━━ Raw records
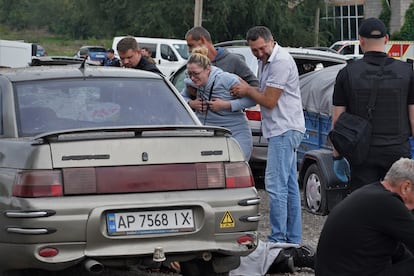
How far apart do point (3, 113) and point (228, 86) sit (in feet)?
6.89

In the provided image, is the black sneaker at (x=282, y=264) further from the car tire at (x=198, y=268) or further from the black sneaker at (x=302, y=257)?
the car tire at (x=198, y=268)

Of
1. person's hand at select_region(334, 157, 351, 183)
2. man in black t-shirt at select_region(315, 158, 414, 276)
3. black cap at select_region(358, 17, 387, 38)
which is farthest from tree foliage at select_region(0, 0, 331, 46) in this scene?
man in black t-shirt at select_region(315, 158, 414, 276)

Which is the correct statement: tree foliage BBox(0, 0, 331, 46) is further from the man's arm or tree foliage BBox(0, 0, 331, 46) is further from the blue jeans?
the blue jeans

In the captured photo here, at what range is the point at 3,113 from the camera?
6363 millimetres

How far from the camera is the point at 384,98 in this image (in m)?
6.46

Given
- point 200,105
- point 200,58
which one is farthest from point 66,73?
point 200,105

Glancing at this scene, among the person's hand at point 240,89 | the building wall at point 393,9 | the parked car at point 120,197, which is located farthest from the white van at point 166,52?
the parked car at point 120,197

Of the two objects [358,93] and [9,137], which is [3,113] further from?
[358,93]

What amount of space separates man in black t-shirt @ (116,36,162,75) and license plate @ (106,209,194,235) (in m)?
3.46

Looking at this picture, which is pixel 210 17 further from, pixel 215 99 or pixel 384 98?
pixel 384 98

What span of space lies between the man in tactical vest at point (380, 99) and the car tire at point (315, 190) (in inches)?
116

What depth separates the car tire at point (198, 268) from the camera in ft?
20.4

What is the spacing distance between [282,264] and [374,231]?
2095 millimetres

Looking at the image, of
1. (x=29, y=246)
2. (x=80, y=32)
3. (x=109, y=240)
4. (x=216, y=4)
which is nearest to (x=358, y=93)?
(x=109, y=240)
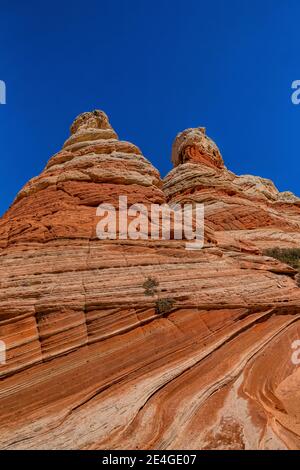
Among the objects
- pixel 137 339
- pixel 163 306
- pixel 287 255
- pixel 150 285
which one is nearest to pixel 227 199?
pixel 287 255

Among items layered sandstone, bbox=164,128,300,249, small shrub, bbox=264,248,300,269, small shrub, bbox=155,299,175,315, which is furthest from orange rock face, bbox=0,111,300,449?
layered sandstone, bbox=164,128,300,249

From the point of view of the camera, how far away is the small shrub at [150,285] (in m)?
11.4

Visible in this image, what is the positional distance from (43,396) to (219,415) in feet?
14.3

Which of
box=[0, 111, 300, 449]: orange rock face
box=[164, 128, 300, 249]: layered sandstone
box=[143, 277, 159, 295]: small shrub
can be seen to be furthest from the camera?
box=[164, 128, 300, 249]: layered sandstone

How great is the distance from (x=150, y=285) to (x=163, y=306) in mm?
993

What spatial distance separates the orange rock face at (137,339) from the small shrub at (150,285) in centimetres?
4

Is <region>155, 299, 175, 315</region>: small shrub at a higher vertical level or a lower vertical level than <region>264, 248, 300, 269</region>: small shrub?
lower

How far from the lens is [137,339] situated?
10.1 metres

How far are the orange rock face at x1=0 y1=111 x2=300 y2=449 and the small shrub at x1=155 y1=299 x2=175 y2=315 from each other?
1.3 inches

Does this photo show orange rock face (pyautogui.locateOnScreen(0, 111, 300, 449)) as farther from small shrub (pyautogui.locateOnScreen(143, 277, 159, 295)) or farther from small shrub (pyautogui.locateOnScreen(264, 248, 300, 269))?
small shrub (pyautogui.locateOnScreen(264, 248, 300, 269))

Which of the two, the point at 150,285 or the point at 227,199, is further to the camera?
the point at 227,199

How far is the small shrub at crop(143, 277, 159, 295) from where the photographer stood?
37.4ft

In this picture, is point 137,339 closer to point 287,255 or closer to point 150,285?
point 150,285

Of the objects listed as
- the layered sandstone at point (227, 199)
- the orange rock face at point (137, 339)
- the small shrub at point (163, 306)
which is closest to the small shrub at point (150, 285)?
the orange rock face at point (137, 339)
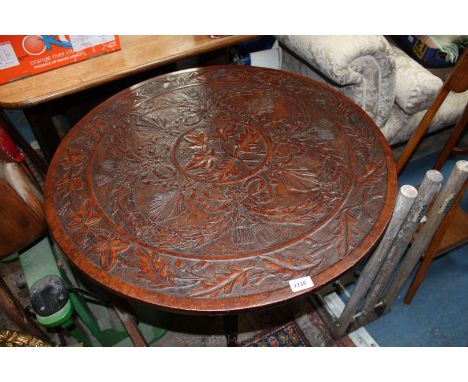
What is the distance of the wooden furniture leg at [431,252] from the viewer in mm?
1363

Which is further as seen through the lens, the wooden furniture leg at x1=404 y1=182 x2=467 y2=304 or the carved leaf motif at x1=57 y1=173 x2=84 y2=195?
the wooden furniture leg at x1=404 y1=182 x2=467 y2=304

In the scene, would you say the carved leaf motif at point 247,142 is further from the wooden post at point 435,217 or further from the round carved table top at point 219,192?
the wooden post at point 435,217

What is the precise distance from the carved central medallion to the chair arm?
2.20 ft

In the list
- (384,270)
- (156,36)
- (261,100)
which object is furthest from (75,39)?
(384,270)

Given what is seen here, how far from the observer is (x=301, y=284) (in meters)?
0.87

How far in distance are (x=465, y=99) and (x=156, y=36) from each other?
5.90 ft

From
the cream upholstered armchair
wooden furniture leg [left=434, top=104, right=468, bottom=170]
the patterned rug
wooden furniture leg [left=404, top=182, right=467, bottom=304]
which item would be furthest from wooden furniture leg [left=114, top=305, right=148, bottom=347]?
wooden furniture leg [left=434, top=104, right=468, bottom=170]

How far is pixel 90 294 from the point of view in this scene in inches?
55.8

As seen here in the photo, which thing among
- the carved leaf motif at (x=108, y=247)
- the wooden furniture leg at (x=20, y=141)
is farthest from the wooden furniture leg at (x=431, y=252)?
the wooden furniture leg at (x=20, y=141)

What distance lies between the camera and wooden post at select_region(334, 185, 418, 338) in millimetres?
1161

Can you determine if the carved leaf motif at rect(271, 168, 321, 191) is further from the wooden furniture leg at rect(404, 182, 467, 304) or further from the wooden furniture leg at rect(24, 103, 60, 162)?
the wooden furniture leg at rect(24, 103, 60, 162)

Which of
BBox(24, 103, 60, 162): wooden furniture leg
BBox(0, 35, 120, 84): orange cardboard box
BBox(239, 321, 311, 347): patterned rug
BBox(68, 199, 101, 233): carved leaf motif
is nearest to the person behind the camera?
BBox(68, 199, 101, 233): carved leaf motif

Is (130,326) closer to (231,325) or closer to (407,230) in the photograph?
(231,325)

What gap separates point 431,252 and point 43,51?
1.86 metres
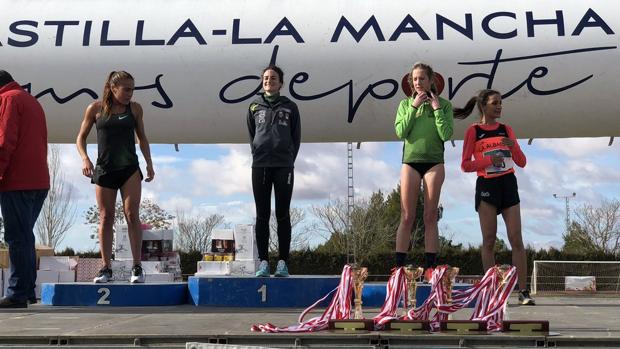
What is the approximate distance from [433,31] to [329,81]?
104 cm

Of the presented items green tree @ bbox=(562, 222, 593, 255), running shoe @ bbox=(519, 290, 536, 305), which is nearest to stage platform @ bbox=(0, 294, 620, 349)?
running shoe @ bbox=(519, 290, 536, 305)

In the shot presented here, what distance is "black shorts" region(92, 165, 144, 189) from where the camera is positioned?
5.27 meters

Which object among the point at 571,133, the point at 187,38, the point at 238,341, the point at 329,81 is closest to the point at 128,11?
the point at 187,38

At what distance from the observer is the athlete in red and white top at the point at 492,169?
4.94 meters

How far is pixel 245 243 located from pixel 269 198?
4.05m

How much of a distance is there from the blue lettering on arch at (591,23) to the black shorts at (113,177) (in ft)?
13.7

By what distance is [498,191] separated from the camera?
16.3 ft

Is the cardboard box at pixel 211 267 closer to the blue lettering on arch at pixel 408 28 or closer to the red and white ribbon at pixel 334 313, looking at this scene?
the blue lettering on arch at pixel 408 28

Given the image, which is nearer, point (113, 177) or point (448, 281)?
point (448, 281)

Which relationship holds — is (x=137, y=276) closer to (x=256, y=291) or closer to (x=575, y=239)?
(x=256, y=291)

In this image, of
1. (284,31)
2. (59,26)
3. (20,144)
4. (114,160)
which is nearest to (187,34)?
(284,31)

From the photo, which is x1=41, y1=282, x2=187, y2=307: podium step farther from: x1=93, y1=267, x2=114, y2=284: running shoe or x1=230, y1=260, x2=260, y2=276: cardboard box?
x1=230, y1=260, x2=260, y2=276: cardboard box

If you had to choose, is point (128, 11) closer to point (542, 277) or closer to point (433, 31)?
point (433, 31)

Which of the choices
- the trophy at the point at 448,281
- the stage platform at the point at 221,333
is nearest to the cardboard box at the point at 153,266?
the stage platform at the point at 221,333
━━━━
### Aim
Give back the stretch of rows from the line containing "Which relationship holds" through the last row, word for word and with nothing changed.

### Exercise solution
Which relationship holds — is (x=137, y=276) closer to (x=256, y=291) or closer to (x=575, y=239)?
(x=256, y=291)

In this image, of
1. (284,31)
2. (59,26)
3. (20,144)
4. (114,160)
which is nearest to (187,34)?
(284,31)

From the photo, which is x1=41, y1=282, x2=187, y2=307: podium step farther from: x1=93, y1=267, x2=114, y2=284: running shoe or x1=230, y1=260, x2=260, y2=276: cardboard box?
x1=230, y1=260, x2=260, y2=276: cardboard box

If you had to choose, is point (128, 11) closer to point (542, 277) or closer to point (433, 31)?
point (433, 31)

Which of the choices
- the trophy at the point at 448,281
- the stage platform at the point at 221,333
is nearest to the cardboard box at the point at 153,266?
the stage platform at the point at 221,333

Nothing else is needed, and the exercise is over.